We’d been living in a small two bedroom apartment in a very expensive tech hub since graduating college nearly two years earlier. We didn’t mind that Paul had to work from home. In fact, we were hoping to eventually turn it into a permanent arrangement so that he could avoid a commute and see our son more often during the day. However, Paul unexpectedly working from home from the beginning meant that the three of us were stuck in our small two bedroom apartment all day long, and it was getting cramped.

When Paul took his dream job two years earlier we knew we would never put down roots in that city, but we were willing to put our other plans on hold for a while to make it happen. Working from home indefinitely was the first hint that we didn’t need to be living in that city for him to keep his job. Paul’s two year mantra of “we need to buy a house!” was suddenly a possibility.

Paul has always been the much more… proactive (?) half of our marriage (I’m the planner). He immediately started emailing people to find out if working from home permanently would be an option, and after I caught my breath, I started looking into where we might want to move.

I won’t go into that deliberation too much because I’m an indecisive person (the understatement of the century!) and there was a lot of back and forth (I grew up in a military family so having total freedom to decide where we would live was a foreign concept), but a few weeks later we’d gotten word that if Paul was willing to accept a pay cut, we could move.

We decided on Utah. Paul is from Utah and I’d lived there for a few years while we were in college and liked it. We both have some family there, we love the great outdoors, and Silicon Slopes offers lots of good options for jobs if and when Paul decides that he wants to take on something new. It’s expensive, but not as expensive as the place we were living, and it’s in a similar time zone to the one the rest of Paul’s team works from. It’s not perfect, but it checks most of our boxes.

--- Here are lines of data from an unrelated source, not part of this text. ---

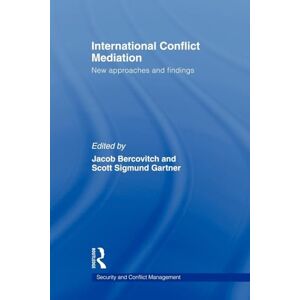International Conflict Mediation: New Approaches and Findings (Routledge Studies in Security and Conflict Management) International Conflict Mediation: New Approaches and Findings (Routledge Studies in Security and Conflict Management)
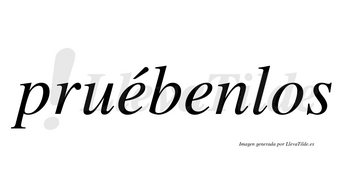 Pruébenlos  lleva tilde con vocal tónica en la primera «e»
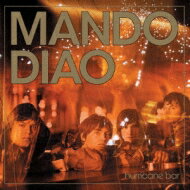 Mando Diao ޥɥǥ / Hurricane Bar CD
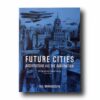 Future-Cities-kansi Photo showing the book Future Cities: Architecture and the Imagination
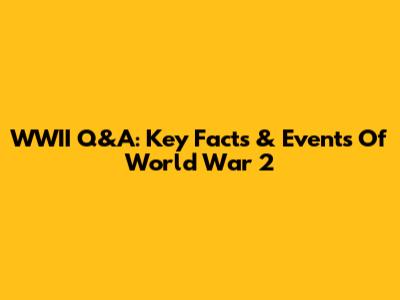 WWII Q&A: Key Facts & Events Of World War 2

After we settled on a location, I started to look at houses. Unfortunately, life is not an episode of House Hunters. There were hardly any houses listed in our price range, and those that were listed seemed way too expensive for what we would be getting. I guess that’s the reality of house hunting in a rapidly growing area, mid-pandemic.

We realized we could 1) pay what we were hoping to pay for a house that wouldn’t work well for us, 2) pay more than we wanted to for a house that we were okay with but didn’t love, or 3) probably pay more than we wanted to for a new build but get to pick what we really cared about and leave the rest. We settled on option #3.

Building a new house is not the best option for everyone. The three biggest drawbacks I can think of off the top of my head are 1) it’s expensive. Because everything is new, you’re going to be paying more than you would pay for a “used” house (and it can be really expensive if you are not prepared to say no during the design process).

Building a house with a tract builder is going to be far less expensive than something like a custom build, but 2) tract builders don’t always have great reputations for quality and longevity. We spent a long time looking at tract builders while trying to pick ours (I have a post coming about this process), and even though we love our choice, we know we need to stay on top of the process for things to go smoothly (which should be really exciting because neither Paul nor I know anything about construction!).

It’s also going to be a long process, because 3) building a house is slow. When you’re buying an existing house, you can probably move in within a few months. We signed our final contract two months ago and our house plans are still with the city for permitting (sob). We’re hopeful our builder will set our dig date next month and be done early fall (and that’s assuming there are no major delays or shortages, which isn’t all that likely). Realistically, building a house will take most people about a year, start to finish.

So, if you’re looking for the cheapest option or the fastest close, building is probably not for you. We, on the other hand, have a lot of opinions about houses and plenty of time to wait, so build it is!